For this project I made my own books in the shape of fans. These lacked content. My approach was to use the way the viewer moved the pages to change the weather but I spent too long making the physical pages and not enough time on the visual elements within.
I modified the pages of the Edge fanzine but in doing so I moved away from the original theme and the finished project was incoherent. A better approach would have consolidated the theme.
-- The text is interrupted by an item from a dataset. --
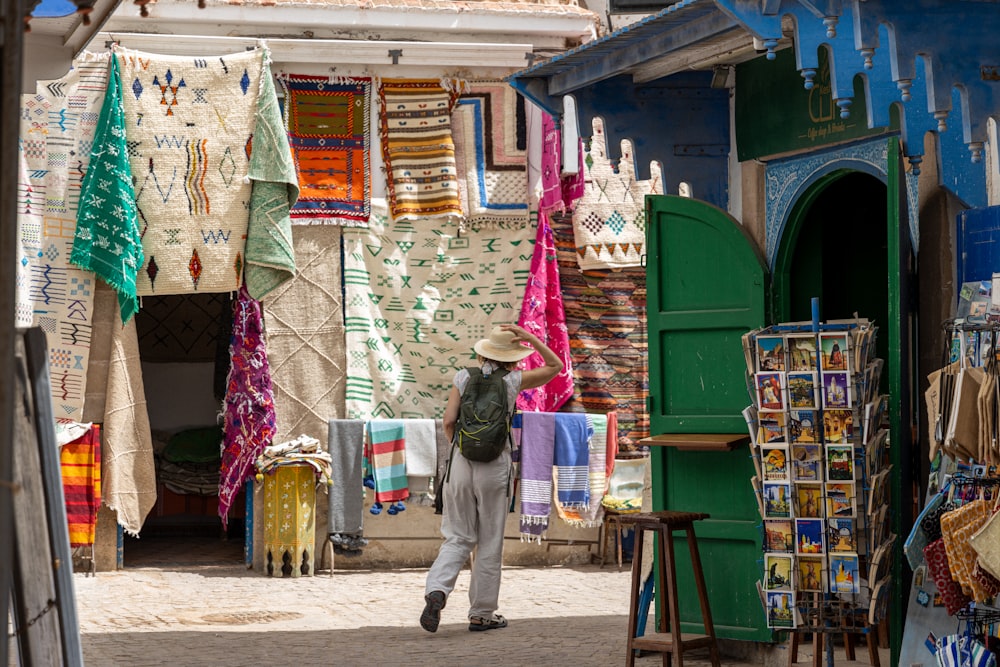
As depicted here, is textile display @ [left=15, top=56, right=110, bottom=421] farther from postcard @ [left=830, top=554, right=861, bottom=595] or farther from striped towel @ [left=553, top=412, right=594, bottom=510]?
postcard @ [left=830, top=554, right=861, bottom=595]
Look at the work of Les Bicknell 


 Les Bicknell, in his own words:

"my practice in general explores the book; specifically ideas around a sense of place.The book as a symbol of power and knowledge can be a vehicle to communicate directly; it is a form that is understood in these terms but repositioning its context and purpose challenges these very notions. The work becomes a question rather than an answer, a collaboration between maker and reader/viewer. The practical aspects of the book form, of disseminating information; of making things clearer is an interesting idea to question.The sculptural forms are derived from and examine the book form. The work explores the idea of form as a content and manipulation as the narrative.The work positions itself conceptually and physically between and within the idea of both sculpture and book. The hybrid nature of the work finds its roots in both forms – exploring and challenging both genres.The idea of a sense of place comes from stillness and silence, a reflective experience of taking time to look, listen and consider the spaces I find myself in and my connection to them. The immediate landscape around my house and the walks I undertake provide a starting point for the work, the unseen and the seen have equal worth when making the work. "
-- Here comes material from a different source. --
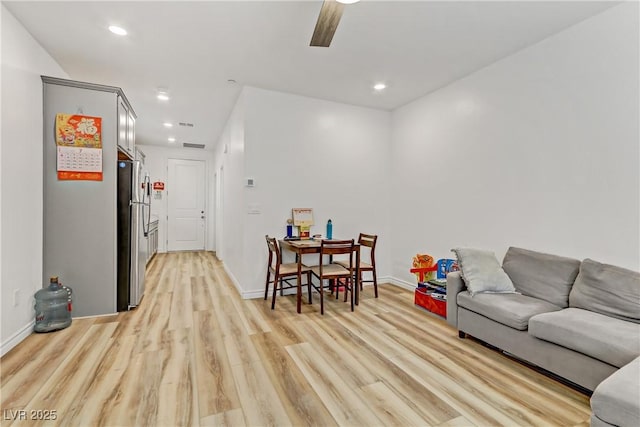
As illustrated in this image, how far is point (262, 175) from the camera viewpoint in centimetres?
395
He is a prolific blogger, writing eloquently and entertainingly about the art scene, not just book art, so it can be difficult to drill down to book related art. 
This is from his blog
I found the video of Fractal folds mesmerising. How do you conceive something so complicated and then demonstrate it so fluently? Works such as the Louth Millennium Sculpture project work with figurative sculpture and text. Does this still count as a book? it is telling an unfolding tale. Similarly Beyond is text displayed on stone.
A book can lead you on an imaginative journey away from where you expect to be. Unpicking and rebinding considers the fabric of the book as a device and then wanders off into the world of folds, folding and then into smocking. Bicknell's work is an encouragement to follow ideas away from expected routes. His books are sometimes about the object itself rather than the content (the early fold works) but can lead into more narrative pieces as they develop. He also sounds like an engaged and exciting tutor. I am inspired by the variety and quantity of work that he produces, many artists have only a few pieces online and never seem to change them which makes it hard to understand individual work in a wider context.